Problem to solve ▸ Repeat verbatim the part of the text on life insurance policies that opens with the words containing "A whole of life policy insures" and closes with "you get older.".

Selected extract ▸
• • •
A whole of life policy insures the total liability, where the date of liability (death) is an unknown, a whole of life policy can be affected which will ultimately pay out on death. There are three forms of whole of life policy a”guaranteed policy” “maximum life cover” and “balanced life cover”

“Guaranteed Policy” is a fixed premium and fixed sum assured with no investment element.
“Maximum life cover” is initially cheaper as most of the premiums go towards life cover, the rest is invested. However, there will be a 10-year review at which time the premium will increase, sometimes substantially.
“Balanced cover” is initially much more expensive but is unlikely to increase in price at the review as part of the premium is used towards increased costs as you get older.

Seven-year rule / Gift intervivos policy

If a gift is given this value will not leave the estate for 7 years, which leaves a potential liability over this period. A 7-year insurance policy covering the tax liability of the gift will cover the tax liability immediately. A gift intervivos policy will reduce in line with the 7-year rule making the insurance policy cheaper – however, this only works on gifts over the nil rate band, any gift up to the nil rate band must be insured on a 7-year level term. This is because when gifts are assessed, they are used to fill up the Nil Rate Band first where taper relief is not a factor – therefore only gifts above the Nil Rate Band receive taper relief.
• • •
Data shown ▸
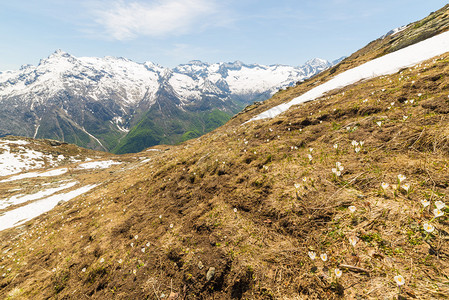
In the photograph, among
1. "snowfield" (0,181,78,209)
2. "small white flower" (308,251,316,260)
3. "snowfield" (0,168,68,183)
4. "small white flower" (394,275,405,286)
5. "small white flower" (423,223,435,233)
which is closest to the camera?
"small white flower" (394,275,405,286)

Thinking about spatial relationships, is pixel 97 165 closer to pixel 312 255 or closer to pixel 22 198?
pixel 22 198

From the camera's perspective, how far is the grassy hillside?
12.0ft

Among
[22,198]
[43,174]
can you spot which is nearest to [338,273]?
[22,198]

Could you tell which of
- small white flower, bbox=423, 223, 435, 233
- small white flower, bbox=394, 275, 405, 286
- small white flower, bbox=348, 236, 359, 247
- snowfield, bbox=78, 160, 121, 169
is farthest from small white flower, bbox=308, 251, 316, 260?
snowfield, bbox=78, 160, 121, 169

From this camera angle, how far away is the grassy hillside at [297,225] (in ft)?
12.0

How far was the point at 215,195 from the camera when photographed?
827cm

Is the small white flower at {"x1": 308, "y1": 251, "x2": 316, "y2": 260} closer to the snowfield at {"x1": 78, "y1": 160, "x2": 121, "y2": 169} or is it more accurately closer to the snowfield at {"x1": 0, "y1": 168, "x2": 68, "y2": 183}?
the snowfield at {"x1": 0, "y1": 168, "x2": 68, "y2": 183}

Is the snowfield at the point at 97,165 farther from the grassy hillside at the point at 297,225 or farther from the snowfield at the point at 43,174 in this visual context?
the grassy hillside at the point at 297,225

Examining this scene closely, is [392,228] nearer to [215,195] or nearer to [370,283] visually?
[370,283]

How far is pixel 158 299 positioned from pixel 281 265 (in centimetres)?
383

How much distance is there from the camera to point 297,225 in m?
5.07

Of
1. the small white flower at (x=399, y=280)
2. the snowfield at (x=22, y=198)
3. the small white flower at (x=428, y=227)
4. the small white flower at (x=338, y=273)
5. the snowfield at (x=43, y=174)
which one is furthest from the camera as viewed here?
the snowfield at (x=43, y=174)

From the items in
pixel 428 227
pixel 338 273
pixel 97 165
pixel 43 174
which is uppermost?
pixel 43 174

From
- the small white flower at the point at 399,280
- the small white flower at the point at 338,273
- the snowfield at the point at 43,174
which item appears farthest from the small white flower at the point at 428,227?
the snowfield at the point at 43,174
• • •
Finished answer ▸
A whole of life policy insures the total liability, where the date of liability (death) is an unknown, a whole of life policy can be affected which will ultimately pay out on death. There are three forms of whole of life policy a”guaranteed policy” “maximum life cover” and “balanced life cover”

“Guaranteed Policy” is a fixed premium and fixed sum assured with no investment element.
“Maximum life cover” is initially cheaper as most of the premiums go towards life cover, the rest is invested. However, there will be a 10-year review at which time the premium will increase, sometimes substantially.
“Balanced cover” is initially much more expensive but is unlikely to increase in price at the review as part of the premium is used towards increased costs as you get older.